Sample conversation (which happened approximately 60 different times):
Him- Wanna come over and watch a movie?
Me- You live kind of far. You could come here.
Him- I'm already all cozy in my bed. You can climb in with me. We can cuddle.
Me- I don't even like to cuddle.
Him- You never want to hang out with me.

No shit I never want to hang out with you. That's because you never suggest anything even remotely appealing to do. All of your suggestions involve me riding the train for 45 minutes into the ghetto, to hang out at your apartment (which probably doesn't even have couches) and cuddle with you. And let's be honest, when you SAY cuddle you MEAN you're going to try and date rape me for 2 hours before finally awkwardly passing out.

Listen, I'm not saying you have to get me a 200 dollar dinner before I have sex with you; I've had sex with people for Taco Bell. What I'm saying is that your hang out suggestion makes you seem incredibly, incredibly boring. You seem like the kind of guy whose idea of an epic Saturday night is watching ESPN with your friends in your apartment with two cases of Busch, before you drunk dial your ex girlfriend and cry to her for a half an hour. You also seem like you hate effort, in every sense of the word, as demonstrated by your inability to leave your apartment ever. Which means if I were to somehow sleep with you, I would enjoy about 7 minutes of sex. And enjoy is really pushing it.

And maybe it's my fault for texting you one fucking time asking how you were doing. Maybe that one generic text gave you the impression that you should try to get me to come to your apartment on a daily basis. And maybe I really wasn't clear enough when I said "No, I'm not going to go to your apartment." or when I said "No, I'm never coming to your apartment." or when I said "No, you're completely retarded for thinking I am ever coming to your apartment."

The next time this lazy jackass asks me to come to his damn apartment, you know what? I'm gonna do it. And I'm going to nail his roommate, then leave. Guess it might be worth the trip after all.

Call an escort service. She'll come to your apartment,

Ivy



Sunday, December 20, 2009

Seriously, guys, dating gives me ulcers.

Since ending my coupled status, I've attempted to regain my title as drunken make out queen. This mission proved successful the weekend I went to Soundbar, ate pizza in a random guy's hotel room, threw up and passed out on my bathroom floor, then made out with a hot German with a lip ring (Not necessarily in that order. Okay, fine, in that order...)

The following weekend, I met two adorable and shockingly literate men while out... and while I didn't sloppily make out with them in any alleys, I did give both of them my number to play my odds (Okay, fine, and made out with one of them in the alley. And the other in a basement.) Well kids, when it rains it pours, and Mr. Friday and Mr. Saturday soon became Mr. Sunday Night Date and Mr. Monday Night Date.

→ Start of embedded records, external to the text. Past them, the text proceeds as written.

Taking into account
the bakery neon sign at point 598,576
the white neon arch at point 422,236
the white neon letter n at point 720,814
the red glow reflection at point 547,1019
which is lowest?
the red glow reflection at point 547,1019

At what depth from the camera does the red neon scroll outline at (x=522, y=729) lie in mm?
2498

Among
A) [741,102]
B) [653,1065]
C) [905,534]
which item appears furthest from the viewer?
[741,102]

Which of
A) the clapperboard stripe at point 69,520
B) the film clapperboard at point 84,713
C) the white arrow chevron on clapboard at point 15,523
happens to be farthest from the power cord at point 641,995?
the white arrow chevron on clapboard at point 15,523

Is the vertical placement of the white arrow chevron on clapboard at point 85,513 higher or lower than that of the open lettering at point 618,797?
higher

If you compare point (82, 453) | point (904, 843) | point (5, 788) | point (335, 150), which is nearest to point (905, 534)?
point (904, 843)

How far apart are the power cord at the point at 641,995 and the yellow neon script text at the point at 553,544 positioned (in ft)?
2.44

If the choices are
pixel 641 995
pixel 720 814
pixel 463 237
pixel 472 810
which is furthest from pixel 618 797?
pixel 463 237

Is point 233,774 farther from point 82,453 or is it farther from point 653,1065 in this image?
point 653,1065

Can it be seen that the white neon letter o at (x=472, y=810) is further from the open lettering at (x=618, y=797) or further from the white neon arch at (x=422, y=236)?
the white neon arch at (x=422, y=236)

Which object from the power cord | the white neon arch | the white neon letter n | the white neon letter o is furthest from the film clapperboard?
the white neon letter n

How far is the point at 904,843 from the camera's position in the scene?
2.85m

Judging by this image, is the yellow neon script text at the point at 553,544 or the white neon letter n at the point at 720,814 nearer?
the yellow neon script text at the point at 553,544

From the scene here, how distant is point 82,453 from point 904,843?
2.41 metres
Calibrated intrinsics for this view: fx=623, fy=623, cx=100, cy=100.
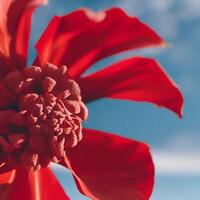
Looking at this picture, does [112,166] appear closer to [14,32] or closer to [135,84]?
[135,84]

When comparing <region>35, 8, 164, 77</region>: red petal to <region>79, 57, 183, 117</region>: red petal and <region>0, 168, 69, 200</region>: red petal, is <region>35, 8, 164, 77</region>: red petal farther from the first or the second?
<region>0, 168, 69, 200</region>: red petal

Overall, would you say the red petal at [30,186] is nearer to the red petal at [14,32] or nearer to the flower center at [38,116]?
the flower center at [38,116]

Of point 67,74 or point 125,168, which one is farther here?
point 125,168

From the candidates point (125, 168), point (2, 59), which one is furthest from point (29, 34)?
point (125, 168)

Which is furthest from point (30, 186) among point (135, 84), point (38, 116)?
point (135, 84)


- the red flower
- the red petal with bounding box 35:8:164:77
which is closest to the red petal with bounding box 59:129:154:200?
the red flower

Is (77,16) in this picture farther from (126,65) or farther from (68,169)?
(68,169)

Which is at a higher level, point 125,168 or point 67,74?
point 67,74

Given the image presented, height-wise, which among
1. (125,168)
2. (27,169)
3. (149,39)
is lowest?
(125,168)
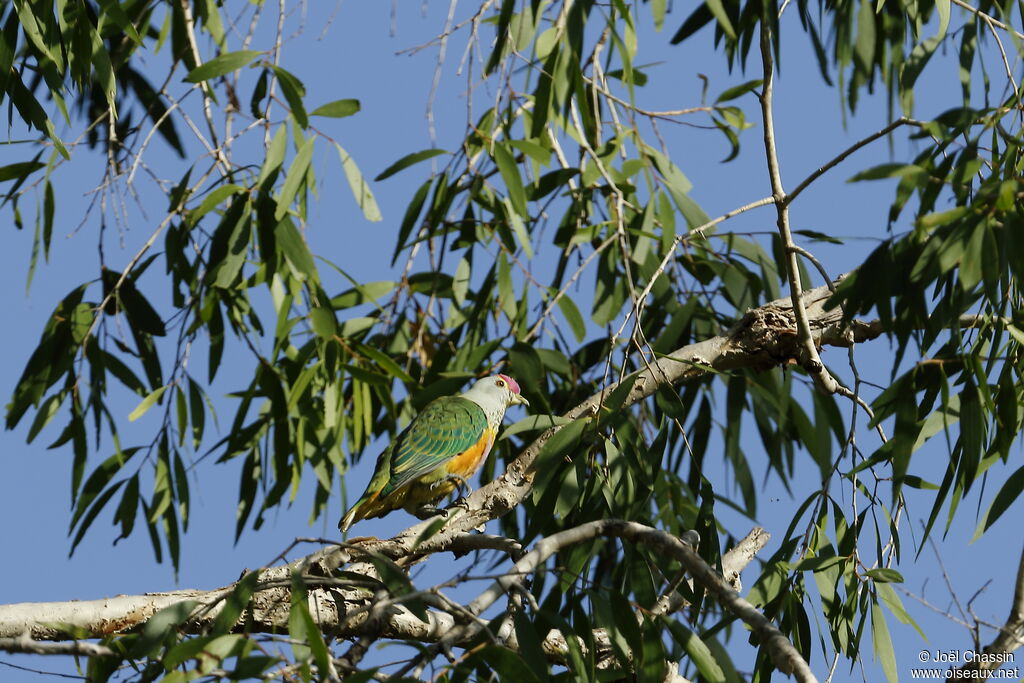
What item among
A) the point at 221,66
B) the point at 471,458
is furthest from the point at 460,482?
the point at 221,66

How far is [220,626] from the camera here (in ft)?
5.65

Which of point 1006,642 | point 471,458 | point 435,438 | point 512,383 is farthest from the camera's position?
point 512,383

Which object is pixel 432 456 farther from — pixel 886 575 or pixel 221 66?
pixel 886 575

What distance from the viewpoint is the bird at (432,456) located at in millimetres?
3305

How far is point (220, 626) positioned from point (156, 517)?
210cm

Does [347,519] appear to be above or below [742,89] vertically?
below

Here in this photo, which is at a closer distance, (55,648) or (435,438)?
(55,648)

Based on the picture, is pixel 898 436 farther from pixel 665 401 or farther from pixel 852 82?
pixel 852 82

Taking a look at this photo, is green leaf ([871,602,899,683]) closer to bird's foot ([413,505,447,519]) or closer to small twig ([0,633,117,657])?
bird's foot ([413,505,447,519])

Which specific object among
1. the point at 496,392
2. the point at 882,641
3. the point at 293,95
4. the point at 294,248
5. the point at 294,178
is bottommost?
the point at 882,641

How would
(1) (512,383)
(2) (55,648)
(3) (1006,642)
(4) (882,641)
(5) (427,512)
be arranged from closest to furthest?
(2) (55,648) → (3) (1006,642) → (4) (882,641) → (5) (427,512) → (1) (512,383)

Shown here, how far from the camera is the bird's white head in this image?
3.66m

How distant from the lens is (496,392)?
3709mm

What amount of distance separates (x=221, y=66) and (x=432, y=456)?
1212 millimetres
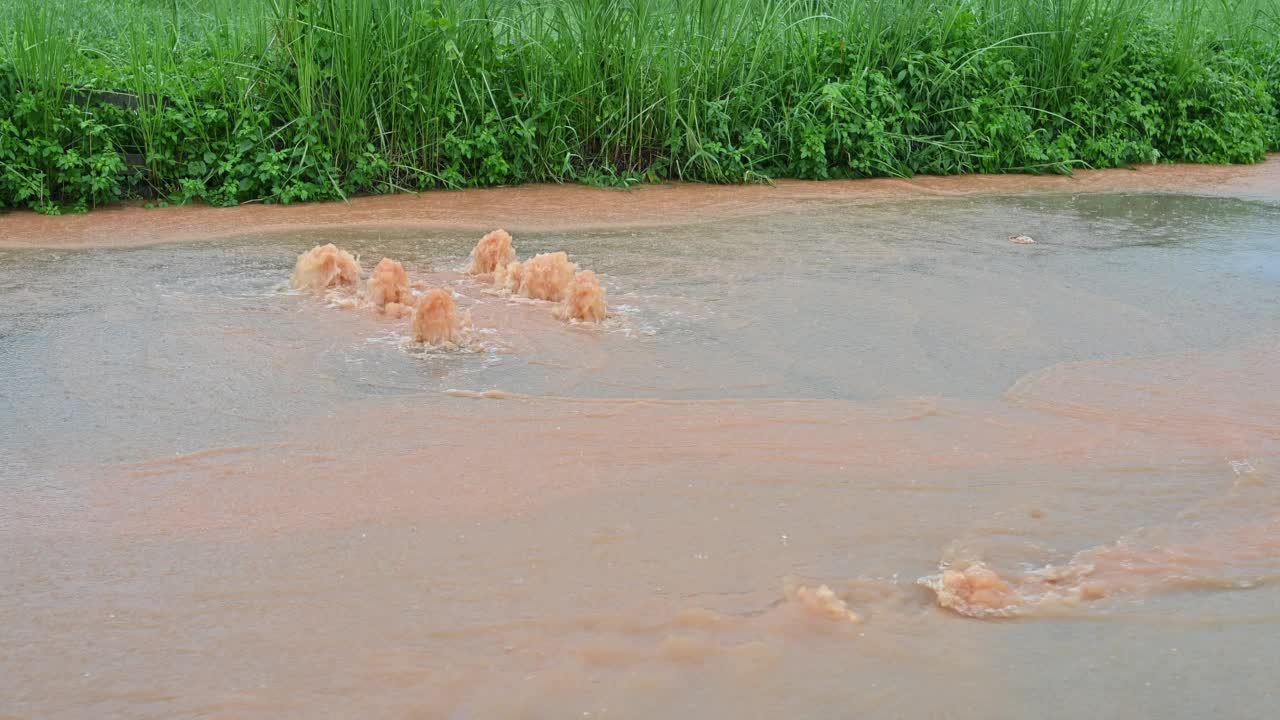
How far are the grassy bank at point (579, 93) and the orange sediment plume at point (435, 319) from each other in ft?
9.38

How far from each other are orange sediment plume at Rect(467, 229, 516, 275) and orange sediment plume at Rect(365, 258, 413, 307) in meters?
0.54

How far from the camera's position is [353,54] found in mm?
6762

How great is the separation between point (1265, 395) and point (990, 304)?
1258mm

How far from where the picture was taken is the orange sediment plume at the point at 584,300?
4.59 m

Somewhere in between trying on my 47th outfit and listening to three different Tegan and Sara albums, it hit me: Dates don't excite me. Dating is a lot like reading James Joyce novels. I don't actually want to do it, but I feel like a lesser person if I don't. There's nothing fun about one dimensional conversation, having to shave my legs, or pretending to eat less than Kate Moss.

Why, why, oh why can't it be socially acceptable to make out with hot exchange students every weekend right before they move back to Mozambique/Liechtenstein/Bolivia? Why do I have to....get to KNOW people? Or even worse...start to CARE about people?

Maybe it's a slightly cynical, misanthropic attitude. But expectations tend to lead to disaster, whereas one time make outs tend to lead to hilarious stories. Although I guess disaster leads to hilarious stories too.